One of the main ways Curtis contends that demands for due process function as propaganda is that both have the “effect of reducing empathy for victims of assault by making them seem both powerful and suspicious, while also activating the fear of false accusations.”
Here, we see that Curtis has no empathy for the hundreds of young men who get ensnared in campus sexual assault trials every year. While many women are indeed sexually abused on college campuses, fair trials are crucial for determining whether the accused is indeed guilty.
But when due process is in such a precarious state, as it is now, the small number of false allegations made are easily legitimated by the campus court system, resulting in dozens of young men being expelled for crimes they didn’t commit.
But nowhere in Curtis’s essay does she note that false accusations do indeed happen on college campuses, nor does she acknowledge the power that accusers have in the court system.

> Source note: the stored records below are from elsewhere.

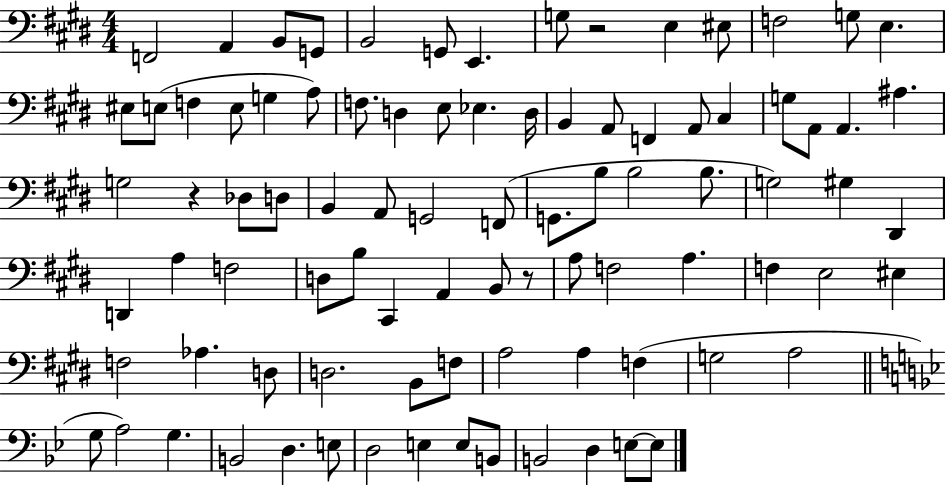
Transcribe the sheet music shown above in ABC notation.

X:1
T:Untitled
M:4/4
L:1/4
K:E
F,,2 A,, B,,/2 G,,/2 B,,2 G,,/2 E,, G,/2 z2 E, ^E,/2 F,2 G,/2 E, ^E,/2 E,/2 F, E,/2 G, A,/2 F,/2 D, E,/2 _E, D,/4 B,, A,,/2 F,, A,,/2 ^C, G,/2 A,,/2 A,, ^A, G,2 z _D,/2 D,/2 B,, A,,/2 G,,2 F,,/2 G,,/2 B,/2 B,2 B,/2 G,2 ^G, ^D,, D,, A, F,2 D,/2 B,/2 ^C,, A,, B,,/2 z/2 A,/2 F,2 A, F, E,2 ^E, F,2 _A, D,/2 D,2 B,,/2 F,/2 A,2 A, F, G,2 A,2 G,/2 A,2 G, B,,2 D, E,/2 D,2 E, E,/2 B,,/2 B,,2 D, E,/2 E,/2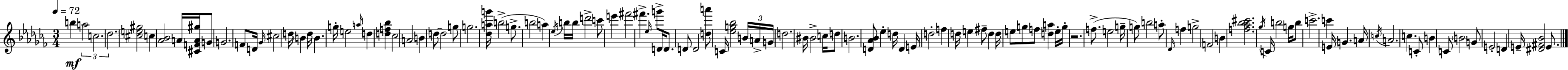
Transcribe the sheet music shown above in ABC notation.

X:1
T:Untitled
M:3/4
L:1/4
K:Abm
b a2 c2 _d2 [^ce^g]2 c [_A_B]2 A/4 [^CFA^g]/4 G/2 G2 F/2 D/4 _G/4 ^c2 d/4 B d/4 B g/4 e2 a/4 d [df_b] _c2 A2 B d/2 d2 g/2 g2 [_dag']/4 b2 g/2 b2 a _e/4 b/4 b/4 d'2 c'/2 e' ^f'2 ^f' _e/4 g'/2 D/4 D/2 D/2 D2 [da']/2 C/4 [_eg_b]2 B/4 A/4 G/4 d2 ^B/4 ^B2 c/4 d/2 B2 [D_A_B]/2 _e d/4 D E/4 d2 f d/4 e ^f/2 d d/4 e/2 g/2 f/2 [da] e/4 g/4 z2 f/2 e2 g/4 g/2 b2 a/2 _D/4 f g2 F2 B [f_a_b^c']2 _g/4 C/4 b2 g/4 b/2 c'2 c' E/4 G A/4 c/4 A2 c C/2 B C/2 B2 G/2 E2 D E/4 [^D^F_B]2 E/2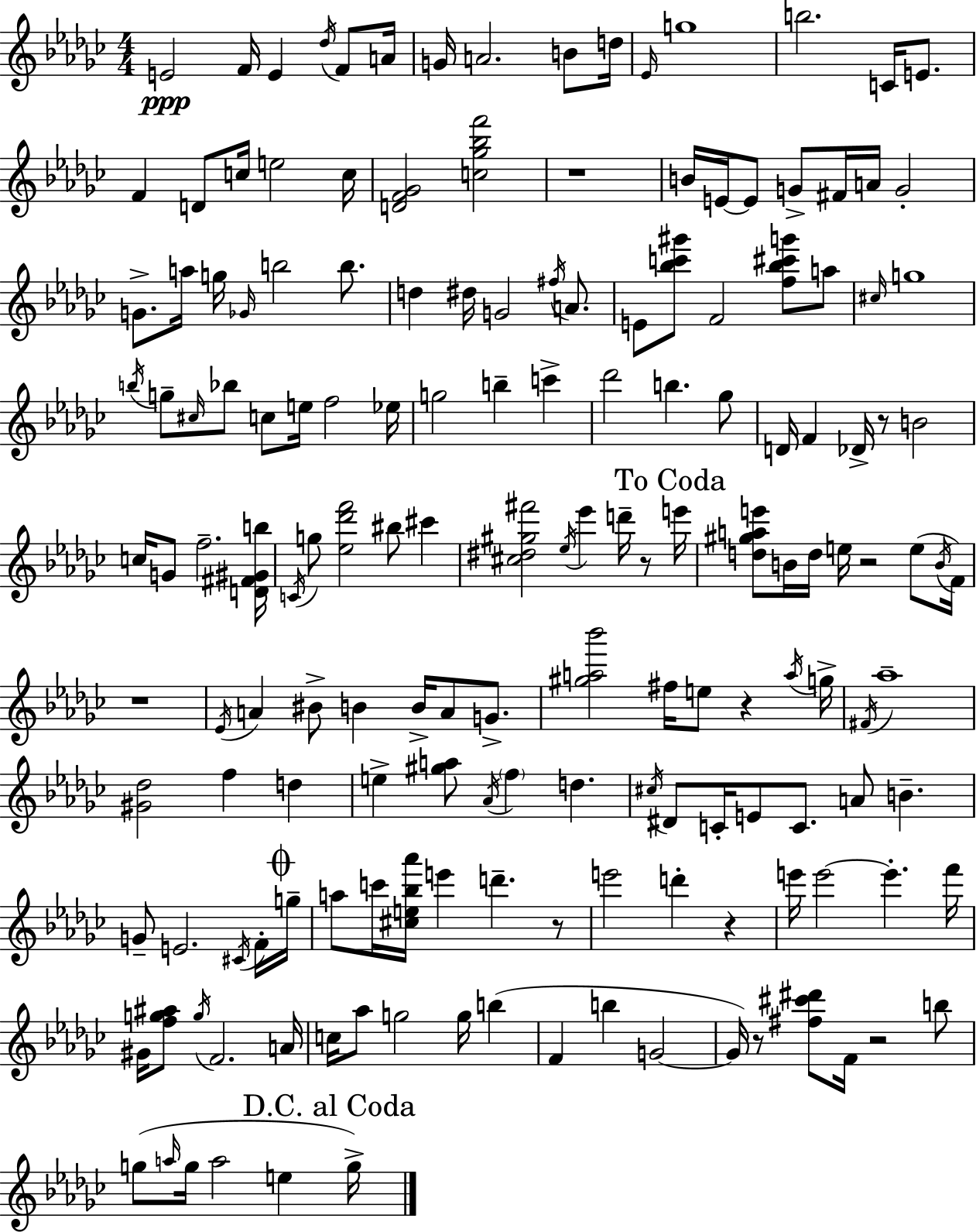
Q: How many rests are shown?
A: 10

Her only concern is how due process advocacy impacts female victims, which, while being noble, is also shortsighted and unfair to the men who are falsely accused.
Her essay concludes with recommendations for stopping due process demands in their tracks. “Once we recognize [due process demands] as propaganda, which seeks to add false assumptions and myths to the common ground, we have ‘the option of blocking the [demands] through conversation,” Curtis writes.
Clearly, blocking conversation about due process advocacy is Curtis’s end goal.
While Curtis views due process demands as a propaganda tactic, other journalists and writers have countered this notion, arguing that due process is an essential protection for students who undergo a campus sexual assault trial.
KC Johnson, who co-authored the book “The Campus Rape Frenzy: The Attack on Due Process at America’s Universities,” told PJ Media that the state of due process protections has impacted thousands of students since the 2011 Dear Colleague Letter (DCL).
The 2011 DCL was issued by the Department of Education’s Office for Civil Rights on the same day that then-President Obama announced his re-election bid.
The letter used debunked sexual assault statistics to justify an overhaul of how colleges handle sexual assault allegations, it mandated colleges use a significantly lower standard of evidence when determining guilt, and it strongly discouraged cross-examination.
“Per Clery Act figures, there have been around 25k sexual assault allegations since issuance of the Dear Colleague letter,” Johnson told PJ Media.
Johnson noted that there is “no way of knowing how many of these [allegations] went before campus tribunals,” but suggested that the number of students who have since undergone campus trials “clearly would be more than 10k cases.”
Johnson, widely recognized as an expert in the field of campus sexual assault trials, criticized Curtis’s claim that due process demands are propaganda.
“The claim that due process demands function as propaganda is impossible to take seriously,” he told PJ Media. “Since the Dear Colleague letter… colleges have been on the losing end of more than 50 court decisions in lawsuits filed by accused students,” said Johnson, referring to the successful lawsuits students have made against their schools for violating their due process rights.
“Does Ms. Curtis believe that the courts, too, are part of this ‘propaganda’ network?”
Numerous colleges, including San Francisco State University, Swarthmore College, and Saint Joseph’s University have all recently settled lawsuits brought against them by falsely accused male students. Most of the settlements are confidential.
Curtis did not respond to multiple requests for comment from PJ Media.